Registered sgn-* tags

Peter Constable petercon at microsoft.com
Mon Jul 12 22:32:22 CEST 2004


> From: ietf-languages-bounces at alvestrand.no [mailto:ietf-languages-
> bounces at alvestrand.no] On Behalf Of Doug Ewell

> Would these not have been valid under the generative grammar of RFC
> 3066?  We have sgn-BR for Brazilian Sign Language, sgn-CO for
Colombian
> Sign Language, and so forth.  How does this differ from "Sign
Languages
> as used in Brazil," "Sign Languages as used in Colombia," etc. which
> would be the interpretation according to the generative grammar?

These interpretations are *not* the same. There can be (and in some
cases are) multiple, distinct signed languages used in a single country.
The interpretation cannot be "Sign Languages as used in [country X]".

EXERCISE INSTRUCTIONS –
• A. Reproduce the passage of the mailing-list message on registered sgn-* tags, starting at "Peter Constable petercon" and ending at "the generative grammar?".
• B. In the mailing-list message on registered sgn-* tags, which tag does the quoted passage give for Colombian Sign Language?
• C. Extend the mailing-list message on registered sgn-* tags, writing on from the point at which it stops.

Records from a spatial question set
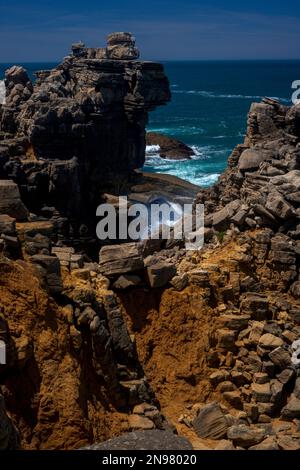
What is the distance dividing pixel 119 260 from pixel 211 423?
4902 millimetres

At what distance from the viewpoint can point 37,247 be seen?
1377cm

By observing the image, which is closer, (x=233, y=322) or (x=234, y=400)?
(x=234, y=400)

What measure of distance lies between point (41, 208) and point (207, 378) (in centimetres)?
2713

ANSWERS FOR THE TASKS –
• A.
Peter Constable petercon at microsoft.com
Mon Jul 12 22:32:22 CEST 2004


> From: ietf-languages-bounces at alvestrand.no [mailto:ietf-languages-
> bounces at alvestrand.no] On Behalf Of Doug Ewell

> Would these not have been valid under the generative grammar of RFC
> 3066?  We have sgn-BR for Brazilian Sign Language, sgn-CO for
Colombian
> Sign Language, and so forth.  How does this differ from "Sign
Languages
> as used in Brazil," "Sign Languages as used in Colombia," etc. which
> would be the interpretation according to the generative grammar?

• B. sgn-CO

• C.
> I wasn't on this list when they were registered, so I missed the
> discussion.  Can someone summarize it for me?  I'm just trying to
> understand why it was felt necessary to register them instead of
letting
> them be generated.

These are cases in which it cannot simply be assumed that the semantics
of the whole can be derived by merely registering the semantics of the
subtag. (Mind you, when these things were registered a few years back, I
think I raised objections to the approach being taken for devising those
tags: I would have registered atomic subtags with the intended
semantics.)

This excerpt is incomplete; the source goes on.